At the accelerator facility, they were playing with a Raspberry PI cluster- 10 of them running an MIT program which with a display that converted various physical parameters into colored shapes. I have photos of it and I wish I'd asked more questions. It was not a practical application, but demonstrated a considerable computational density.
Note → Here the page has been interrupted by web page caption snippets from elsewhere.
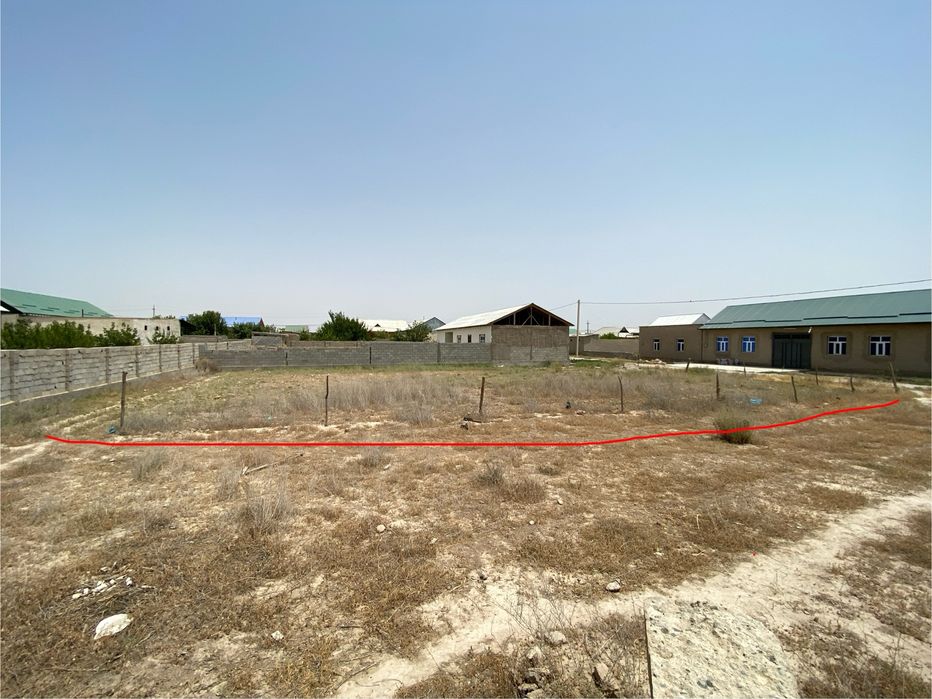 Eр сотилади 6 сотих (термиз сабзипоя махалласи)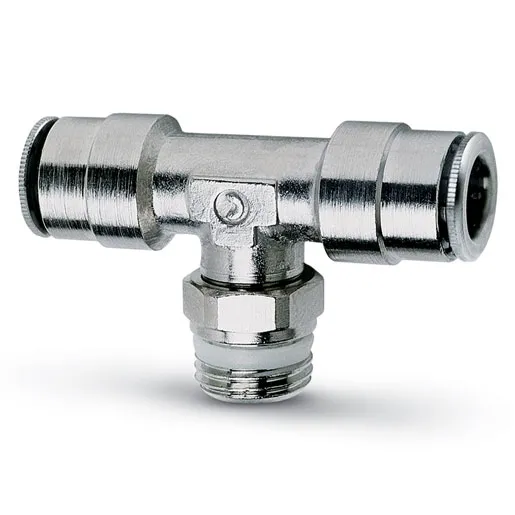 Aimar Raccord Instantané en T Mâle Orientable avec Joint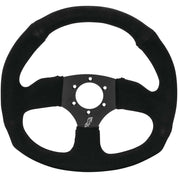 DragonFire Racing Steering Wheels D-Shaped Black - 04-0303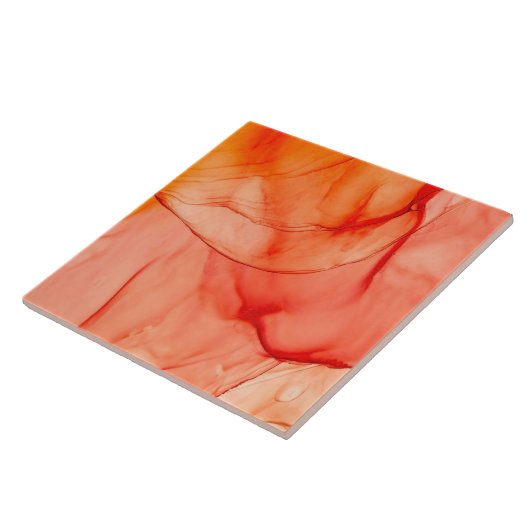 Carreau Orange Sherbet (Côté)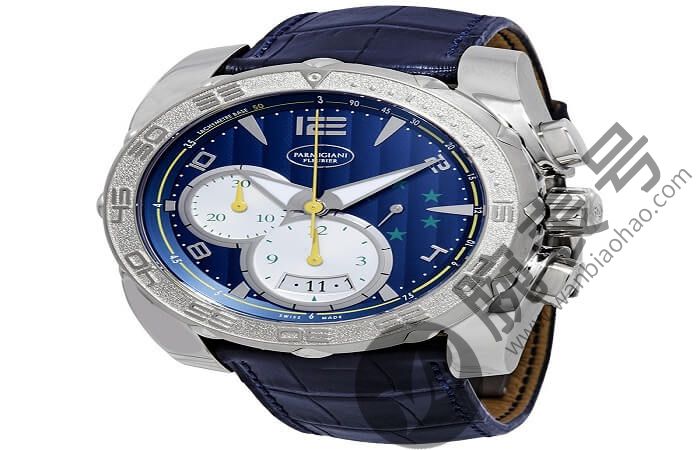 帕瑪強尼(Parmigiani Fleurier)Kalpagraphe白金深淵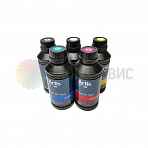 УФ чернила Artis ink - UV-led DX rigid - BLACK 0.5л фото
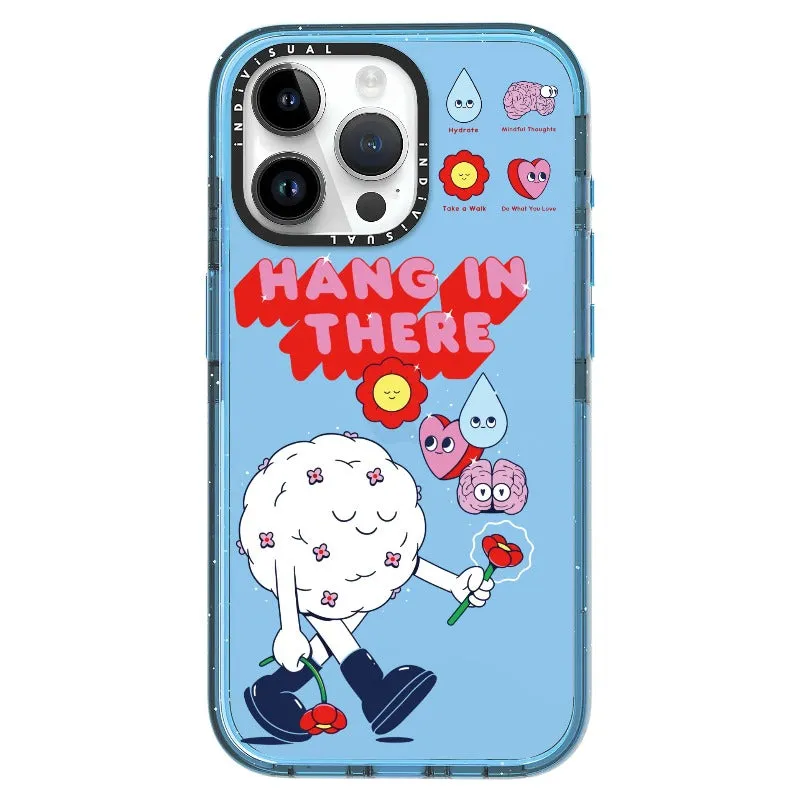 "Hang In There" Self Love Phone Case_iPhone Ultra-Impact Case [1502062]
For the experimental simulations, they use eleven parallel dual 14-core Xeon systems each having 4X Tesla K20X and I think that may be tied to Oak Ridge as well, so if, they're impressed with a Pi cluster,... A friend is running a quite complex aerospace control system off a pair of them.

Well done!

Cheers,

BambiBoom


P.S.>

Current Project:

HP z620 (Original) Xeon E5-1620 4-core @ 3.6 /3.8GHz) / 8GB (1X 8GB DDR3-1333) / AMD Firepro V5900 (2GB) / Seagate Barracuda 750GB + Samsung 500GB + WD 500GB
[ Passmark System Rating= 2408 / CPU= 8361 / 2D= 846 / 3D = 1613 / Mem =1584 / Disk = 574 ] 7.13.16

Now:

HP z620 (Rev 2) 2X Xeon E5-2690 (8-core @ 2.9 /3.8GHz) / 40GB (4X 8GB +4X 2GB DDR3-1600) / Quadro K2200 (4GB) / Seagate Barracuda 750GB + Samsung 500GB + WD 500GB / 800W > Windows 7 Professional 64-bit >
[ Passmark System Rating= 2589 / CPU= 20703 / 2D= 728 / 3D = 3542 / Mem =2397 / Disk = 587 ] 8.2.16

System: $270
CPUs: $320 ($160 each)
CPU Riser: $150
RAM: $165 (32GB DDR3-1600 ECC)
GPU: From Precision T5500
Disk: HP Z Turbo Drive M.2 256GB: $150 Not yet installed. The Passmark score for this drive is 12602 so that should improve the 587 score of the 2010 Seagate 750GB!